- _WHAT NEEDS TO BE DONE_
Pull out the text lines of the items below and reproduce them word for word, omitting the pictures.

- _AVAILABLE RECORDS_
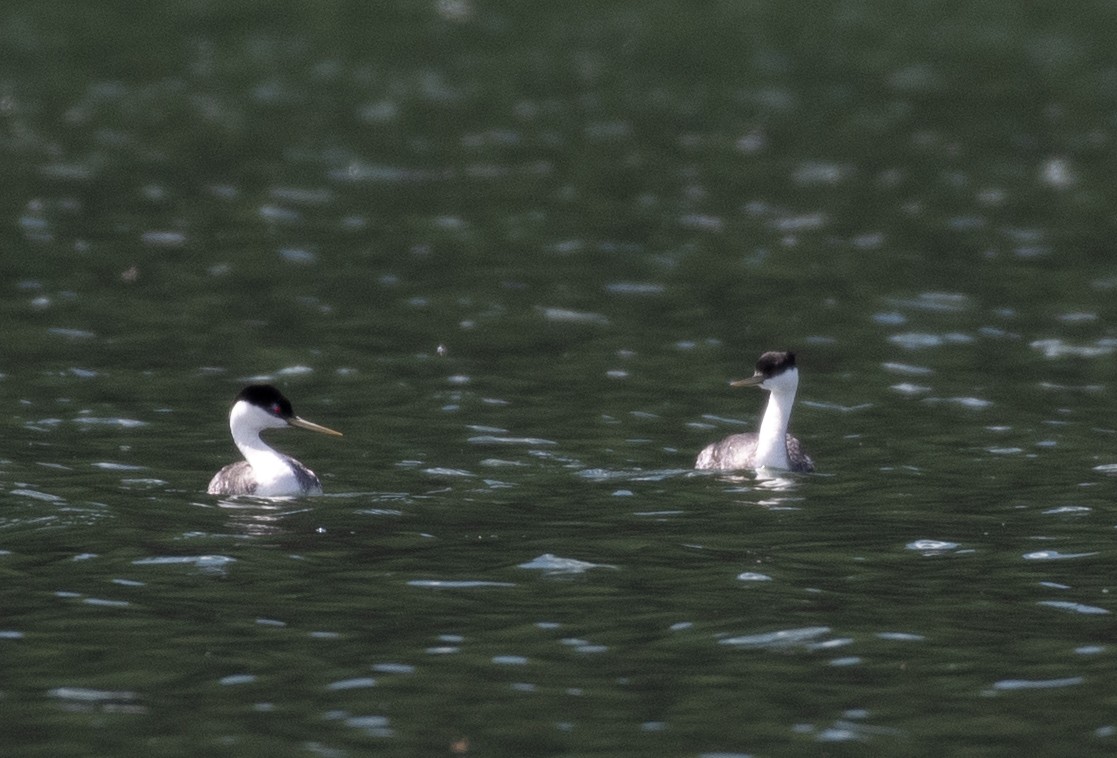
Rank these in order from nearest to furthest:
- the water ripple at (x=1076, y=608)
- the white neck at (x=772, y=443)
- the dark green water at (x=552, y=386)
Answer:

- _WRITTEN ANSWER_
Rank these in order from nearest to furthest:
- the water ripple at (x=1076, y=608)
- the white neck at (x=772, y=443)
- the dark green water at (x=552, y=386)
Answer:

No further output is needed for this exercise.